Member of the Iowa House of Representatives
- In office 1862–1864

= Thaddeus Harlan Stanton =

United States Army officer (1835–1900)

Thaddeus H. Stanton (1835–1900), was Paymaster-General of the United States Army 1895–1899. Stanton began his active life as a Republican newspaperman and politician in Iowa. During the Civil War he joined the Union Army, serving as paymaster. After the war, he transferred to the Regular Army, serving in the Paymaster Department. During the Big Horn Expedition 1876, he served in the field, receiving a brevet promotion for bravery.

==Early life==
Stanton was born in Liberty, Indiana, and moved to Mount Pleasant, Iowa in 1851. In Mount Pleasant he became the editor of an antislavery paper. Later moving to Washington, Iowa, Stanton edited the Republican Washington Press. At the beginning of the Civil War he enlisted and served for three months. Returning to Iowa, Stanton was elected as a Republican to the State House of Representatives for the period 1862–1864.

==Civil War==
During his three months enlistment, Stanton served as a private in the 3rd District of Columbia Infantry Battalion. When returning to military service, it was as captain in the 19th Iowa Volunteer Infantry Regiment from August 1862. Stanton did not stay long in the infantry, becoming an additional paymaster in the Volunteer Army in October the same year. His service as Paymaster lasted until April 1867, when he transferred to the Regular Army.

==Regular Army==
In the regular army, Stanton served as major, paymaster from 1867 to 1890, when he was promoted to lieutenant colonel, deputy paymaster general.
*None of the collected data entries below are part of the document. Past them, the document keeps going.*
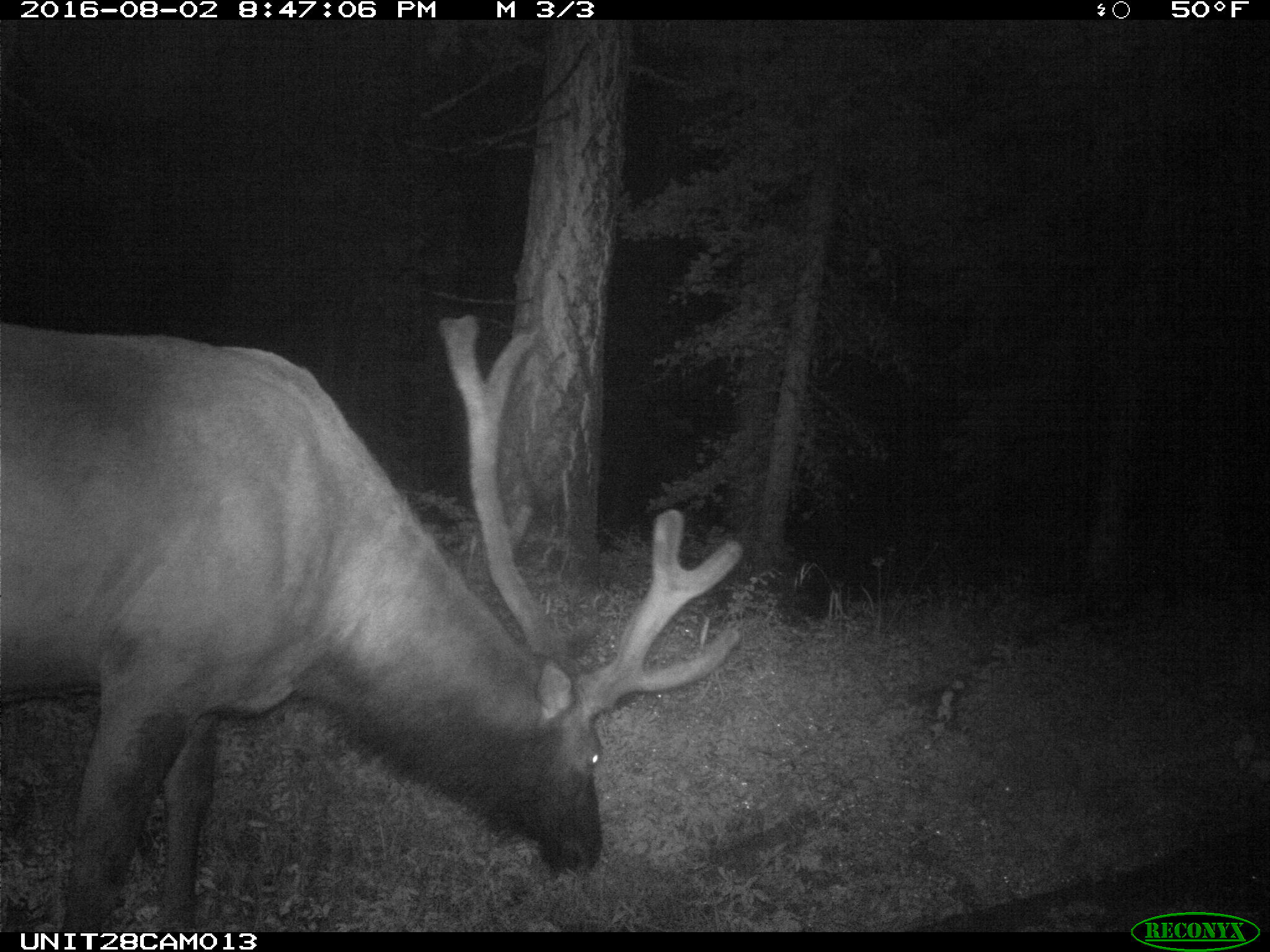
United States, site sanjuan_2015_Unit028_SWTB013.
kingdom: Animalia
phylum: Chordata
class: Mammalia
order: Artiodactyla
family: Cervidae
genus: Cervus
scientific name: Cervus elaphus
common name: red deer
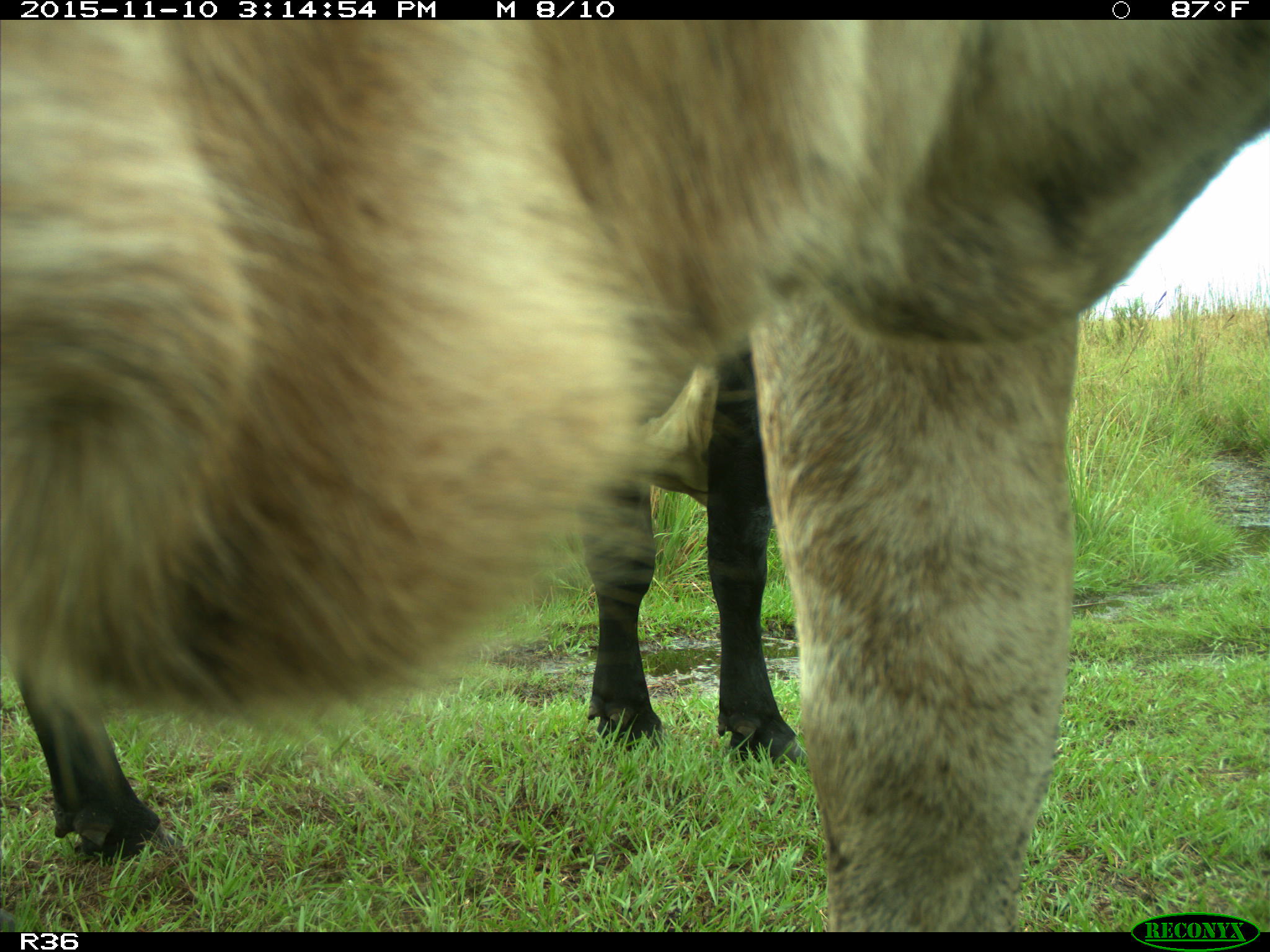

Further promotions were to colonel, assistant paymaster general, 1893. In 1895, he succeeded William Smith as paymaster general and was promoted to brigadier general,

In spite of serving in the Paymaster Department, Stanton acted as representative of General Sheridan, the Commanding General of the Military Division of the Missouri, in the field during the Big Horn Expedition 1876, serving as chief of scouts, and also, on General Crook's behest, as a reporter for the New-York Tribune. He received a brevet promotion for gallantry at the Battle of Powder River, and later commanded the citizens who joined Crook, but did not thereafter serve at the frontier.

In 1895, Stanton was appointed Paymaster-General of the United States Army, succeeding William Smith. He served until retiring in 1899 and was succeeded by Asa B. Carey.

==Death==
Thaddeus Harlan Stanton died in Omaha on January 23, 1900, and was buried in Arlington National Cemetery.